Source extract |
● ● ● ● ●
While exempting periodic publications from its general sales and use tax, Minnesota imposes a “use tax” on the cost of paper and ink products consumed in the production of such a publication, but exempts the first $100,000 worth of paper and ink consumed in any calendar year. Appellant newspaper publisher brought an action seeking a refund of the ink and paper use taxes it had paid during certain years, contending that the tax violates, inter alia, the guarantee of the freedom of press in the First Amendment. The Minnesota Supreme Court upheld the tax.
Held: The tax in question violates the First Amendment. Pp. 579-593.
(a) There is no legislative history, and no indication, apart from the structure of the tax itself, of any impermissible or censorial motive on the part of the Minnesota Legislature in enacting the tax. Grosjean v. American Press Co., 297 U.S. 233, 56 S.Ct. 444, 80 L.Ed. 660 distinguished. Pp. 579-580.
(b) But by creating the special use tax, which is without parallel in the State’s tax scheme, Minnesota has singled out the press for special treatment. When a State so singles out the press, the political constraints that prevent a legislature from imposing crippling taxes of general applicability are weakened, and the threat of burdensome taxes becomes acute. That threat can operate as effectively as a censor to check critical comment by the press, thus undercutting the basic assumption of our political system that the press will often serve as an important restraint on government. Moreover, differential treatment, unless justified by some special characteristic of the press, suggests that the goal of the regulation is not unrelated to suppression of expression, and such goal is presumptively unconstitutional. Differential treatment of the press, then, places such a burden on the interests protected by the First Amendment that such treatment cannot be countenanced unless the State asserts a counterbalancing interest of compelling importance that it cannot achieve without differential taxation. Pp. 581-585.
● ● ● ● ●
Information |
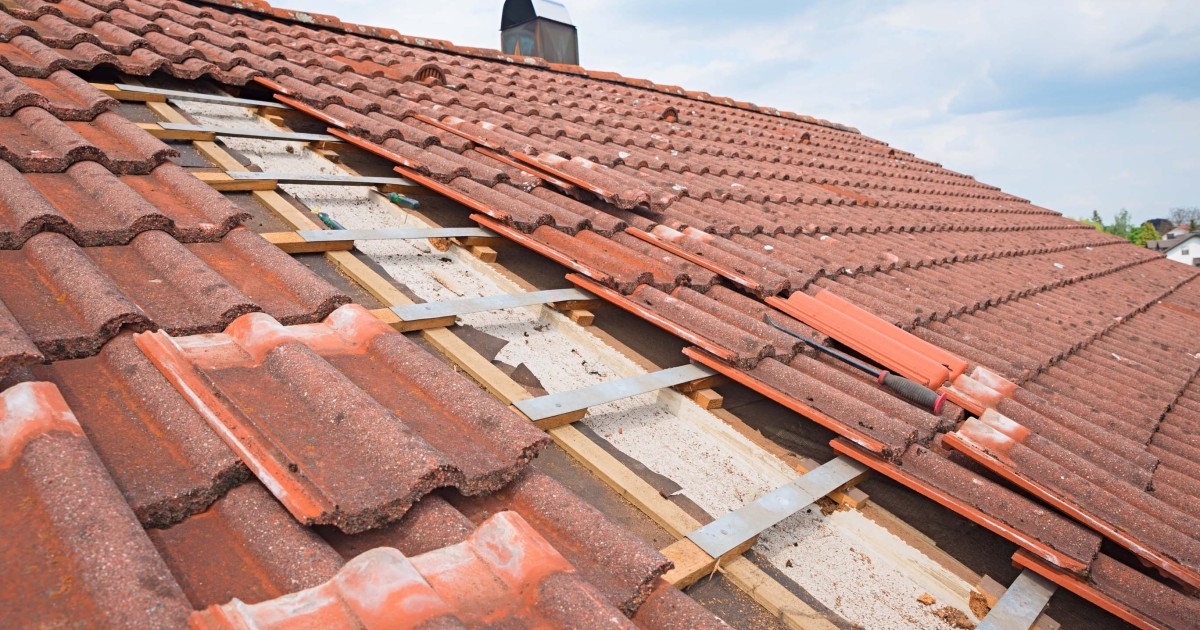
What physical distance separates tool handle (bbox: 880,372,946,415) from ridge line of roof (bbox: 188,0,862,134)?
6888mm

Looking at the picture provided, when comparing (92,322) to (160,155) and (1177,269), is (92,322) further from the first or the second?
(1177,269)

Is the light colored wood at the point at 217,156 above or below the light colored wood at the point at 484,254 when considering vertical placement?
above

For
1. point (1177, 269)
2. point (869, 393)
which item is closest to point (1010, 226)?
point (1177, 269)

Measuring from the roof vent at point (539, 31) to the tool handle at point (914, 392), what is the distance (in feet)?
38.1

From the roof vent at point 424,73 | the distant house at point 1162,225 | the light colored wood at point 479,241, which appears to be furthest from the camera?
the distant house at point 1162,225

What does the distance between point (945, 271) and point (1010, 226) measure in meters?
4.83

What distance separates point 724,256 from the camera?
4.16 m

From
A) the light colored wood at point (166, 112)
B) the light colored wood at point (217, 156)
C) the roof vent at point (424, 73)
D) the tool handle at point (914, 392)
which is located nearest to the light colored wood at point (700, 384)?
the tool handle at point (914, 392)

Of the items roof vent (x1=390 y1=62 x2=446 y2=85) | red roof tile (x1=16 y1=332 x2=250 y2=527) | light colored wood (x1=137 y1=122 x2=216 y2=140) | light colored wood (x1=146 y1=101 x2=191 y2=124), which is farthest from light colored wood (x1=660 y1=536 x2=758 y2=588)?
roof vent (x1=390 y1=62 x2=446 y2=85)

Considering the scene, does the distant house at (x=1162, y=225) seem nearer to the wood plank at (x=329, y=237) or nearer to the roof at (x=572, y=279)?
the roof at (x=572, y=279)

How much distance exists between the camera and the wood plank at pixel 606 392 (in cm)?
247

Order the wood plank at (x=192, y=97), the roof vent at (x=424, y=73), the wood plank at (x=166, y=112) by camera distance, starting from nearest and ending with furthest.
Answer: the wood plank at (x=166, y=112)
the wood plank at (x=192, y=97)
the roof vent at (x=424, y=73)

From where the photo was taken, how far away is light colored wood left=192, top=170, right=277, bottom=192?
11.1 feet

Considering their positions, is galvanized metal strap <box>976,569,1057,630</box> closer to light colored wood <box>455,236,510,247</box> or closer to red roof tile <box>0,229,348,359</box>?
red roof tile <box>0,229,348,359</box>
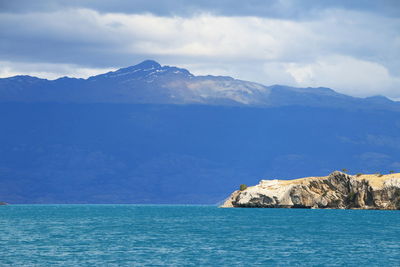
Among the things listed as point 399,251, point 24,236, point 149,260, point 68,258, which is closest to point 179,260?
point 149,260

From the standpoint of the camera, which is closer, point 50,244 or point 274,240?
point 50,244

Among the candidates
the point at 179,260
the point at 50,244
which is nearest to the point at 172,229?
the point at 50,244

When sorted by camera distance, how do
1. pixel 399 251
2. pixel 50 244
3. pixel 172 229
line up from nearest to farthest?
pixel 399 251
pixel 50 244
pixel 172 229

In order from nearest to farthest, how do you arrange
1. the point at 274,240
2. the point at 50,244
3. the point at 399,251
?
1. the point at 399,251
2. the point at 50,244
3. the point at 274,240

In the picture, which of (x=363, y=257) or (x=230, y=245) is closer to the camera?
(x=363, y=257)

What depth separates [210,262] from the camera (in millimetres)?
89875

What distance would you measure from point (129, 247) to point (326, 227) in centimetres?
5549

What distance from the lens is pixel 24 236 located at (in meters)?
125

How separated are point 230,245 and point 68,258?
26.6 m

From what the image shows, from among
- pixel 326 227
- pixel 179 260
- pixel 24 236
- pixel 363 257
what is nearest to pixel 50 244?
pixel 24 236

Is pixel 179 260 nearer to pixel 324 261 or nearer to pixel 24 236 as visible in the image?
pixel 324 261

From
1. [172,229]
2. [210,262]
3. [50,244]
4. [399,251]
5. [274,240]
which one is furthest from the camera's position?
[172,229]

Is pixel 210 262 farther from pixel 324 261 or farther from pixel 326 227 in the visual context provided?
pixel 326 227

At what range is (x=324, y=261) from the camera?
91000 millimetres
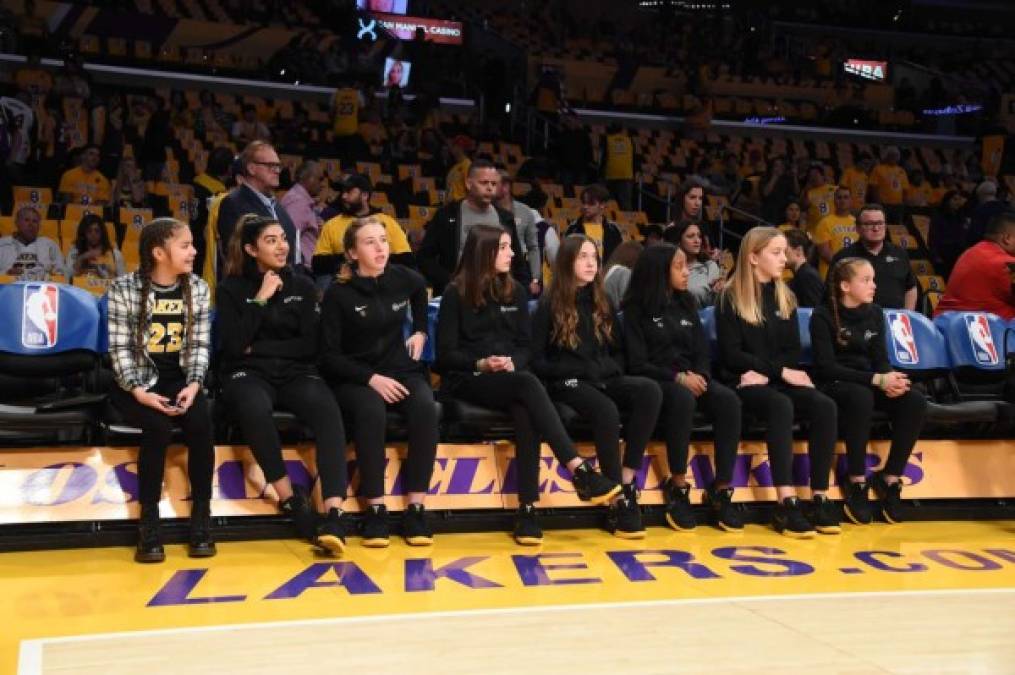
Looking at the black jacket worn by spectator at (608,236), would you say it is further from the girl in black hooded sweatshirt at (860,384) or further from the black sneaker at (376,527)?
the black sneaker at (376,527)

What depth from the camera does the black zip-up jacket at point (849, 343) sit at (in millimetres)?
7008

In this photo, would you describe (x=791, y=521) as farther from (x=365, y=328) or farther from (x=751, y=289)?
(x=365, y=328)

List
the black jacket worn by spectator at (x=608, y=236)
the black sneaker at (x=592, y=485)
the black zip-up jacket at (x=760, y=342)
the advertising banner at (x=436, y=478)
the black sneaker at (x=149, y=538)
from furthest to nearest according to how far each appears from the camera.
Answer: the black jacket worn by spectator at (x=608, y=236) → the black zip-up jacket at (x=760, y=342) → the black sneaker at (x=592, y=485) → the advertising banner at (x=436, y=478) → the black sneaker at (x=149, y=538)

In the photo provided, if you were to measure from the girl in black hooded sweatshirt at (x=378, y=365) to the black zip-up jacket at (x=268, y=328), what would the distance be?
12 centimetres

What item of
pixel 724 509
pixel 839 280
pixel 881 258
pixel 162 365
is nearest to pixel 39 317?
pixel 162 365

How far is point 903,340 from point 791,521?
166cm

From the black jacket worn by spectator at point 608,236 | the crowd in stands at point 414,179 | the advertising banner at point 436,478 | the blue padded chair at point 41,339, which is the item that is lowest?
the advertising banner at point 436,478

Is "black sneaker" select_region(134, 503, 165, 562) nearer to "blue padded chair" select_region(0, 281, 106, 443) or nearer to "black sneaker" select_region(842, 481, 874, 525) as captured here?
"blue padded chair" select_region(0, 281, 106, 443)

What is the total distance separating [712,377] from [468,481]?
168 centimetres

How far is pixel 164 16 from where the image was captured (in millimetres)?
19969

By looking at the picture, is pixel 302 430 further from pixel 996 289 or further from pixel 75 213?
pixel 75 213

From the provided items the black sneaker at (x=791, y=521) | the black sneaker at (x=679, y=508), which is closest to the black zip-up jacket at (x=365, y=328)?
the black sneaker at (x=679, y=508)

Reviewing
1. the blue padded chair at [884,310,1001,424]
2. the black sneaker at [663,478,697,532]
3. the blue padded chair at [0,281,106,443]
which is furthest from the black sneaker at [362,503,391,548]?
the blue padded chair at [884,310,1001,424]

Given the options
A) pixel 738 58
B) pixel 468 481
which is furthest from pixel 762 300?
pixel 738 58
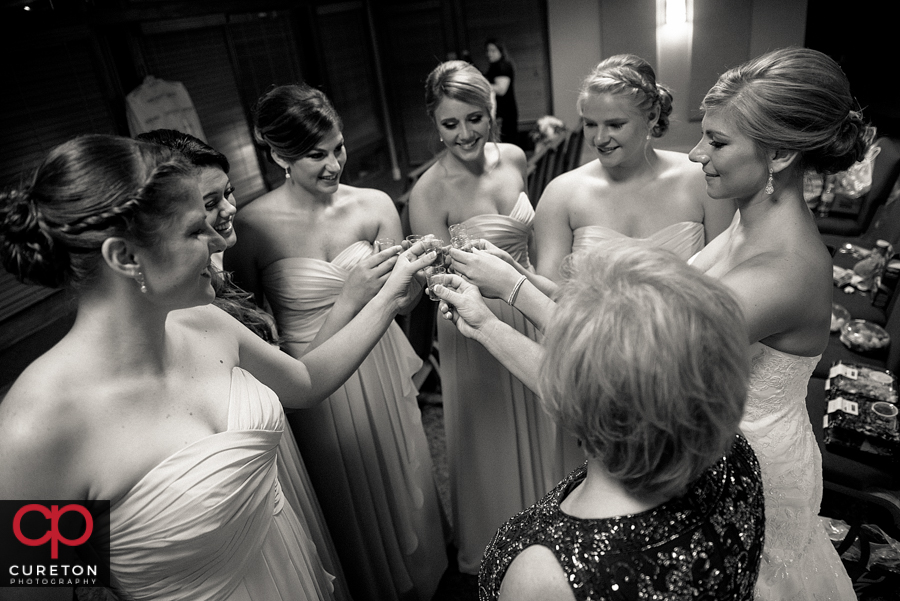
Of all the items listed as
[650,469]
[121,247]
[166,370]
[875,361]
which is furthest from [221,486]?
[875,361]

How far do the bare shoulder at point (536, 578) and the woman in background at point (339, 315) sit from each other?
43.4 inches

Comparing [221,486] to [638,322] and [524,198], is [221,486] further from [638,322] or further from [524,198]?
[524,198]

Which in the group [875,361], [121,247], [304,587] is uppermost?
[121,247]

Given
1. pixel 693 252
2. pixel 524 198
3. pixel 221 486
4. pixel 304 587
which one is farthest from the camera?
pixel 524 198

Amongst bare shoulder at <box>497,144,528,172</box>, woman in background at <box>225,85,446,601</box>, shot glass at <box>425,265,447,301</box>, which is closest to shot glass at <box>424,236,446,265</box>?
shot glass at <box>425,265,447,301</box>

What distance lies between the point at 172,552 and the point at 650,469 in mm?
902

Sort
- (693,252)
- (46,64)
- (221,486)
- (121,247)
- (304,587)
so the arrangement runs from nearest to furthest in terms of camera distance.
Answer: (121,247) → (221,486) → (304,587) → (693,252) → (46,64)

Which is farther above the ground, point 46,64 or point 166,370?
point 46,64

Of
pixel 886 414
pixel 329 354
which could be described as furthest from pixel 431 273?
pixel 886 414

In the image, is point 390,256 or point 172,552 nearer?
point 172,552

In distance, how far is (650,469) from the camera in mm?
856

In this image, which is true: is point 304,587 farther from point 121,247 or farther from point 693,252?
point 693,252

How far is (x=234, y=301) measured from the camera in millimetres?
1746

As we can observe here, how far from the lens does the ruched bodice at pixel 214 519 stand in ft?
3.71
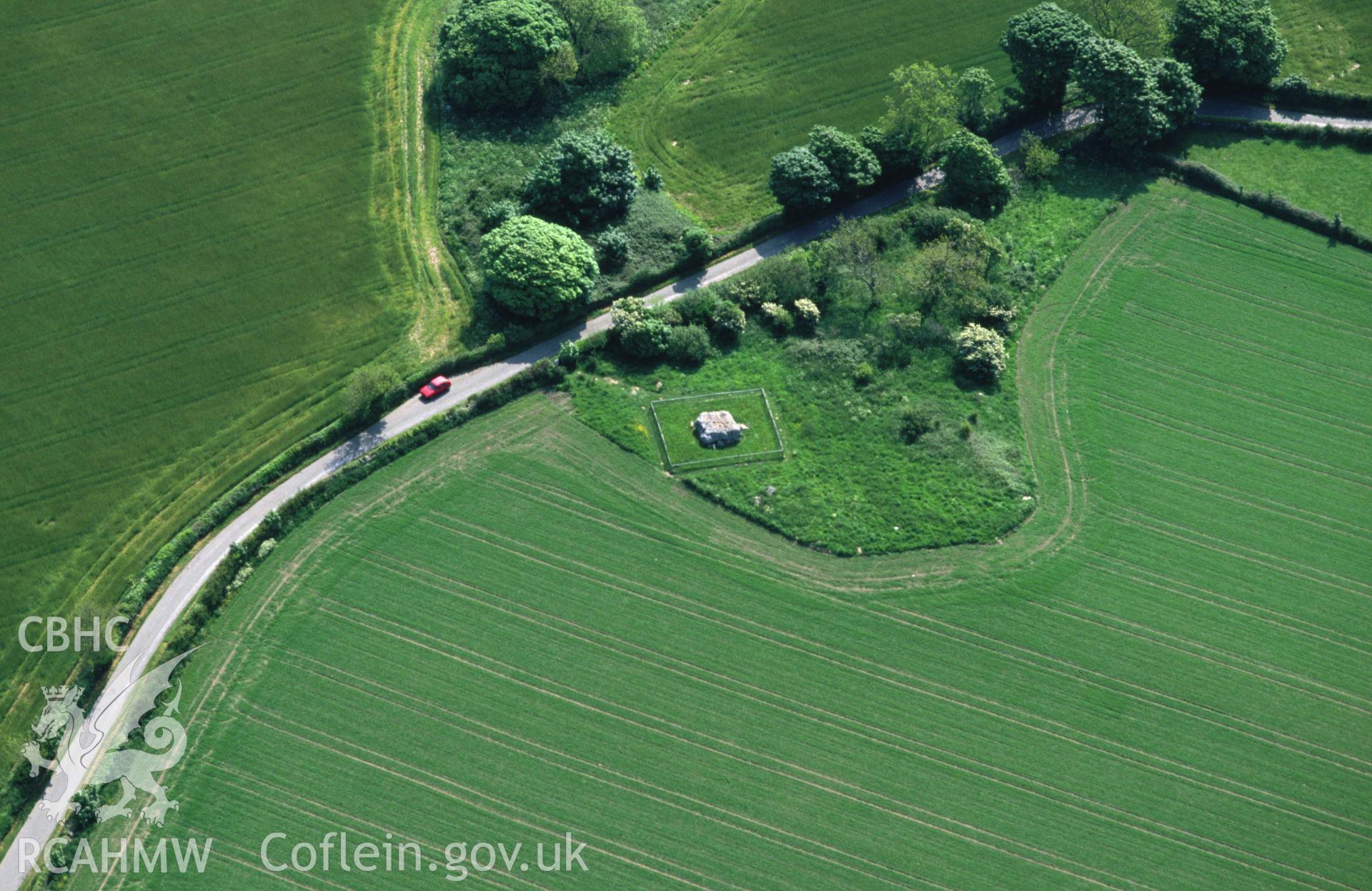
● ● ● ● ●
Please sum up the summary of the Minnesota paper and ink tax case in two sentences. The lines above play no part in what comes next.

Answer to the exercise |
A newspaper publisher sought a refund of Minnesota's special use tax on paper and ink consumed in producing periodic publications, and although the Minnesota Supreme Court upheld the tax, it was held to violate the First Amendment. There is no sign of a censorial motive, but the tax singles out the press, and such differential treatment cannot stand unless the State asserts a counterbalancing interest of compelling importance that it cannot achieve without differential taxation.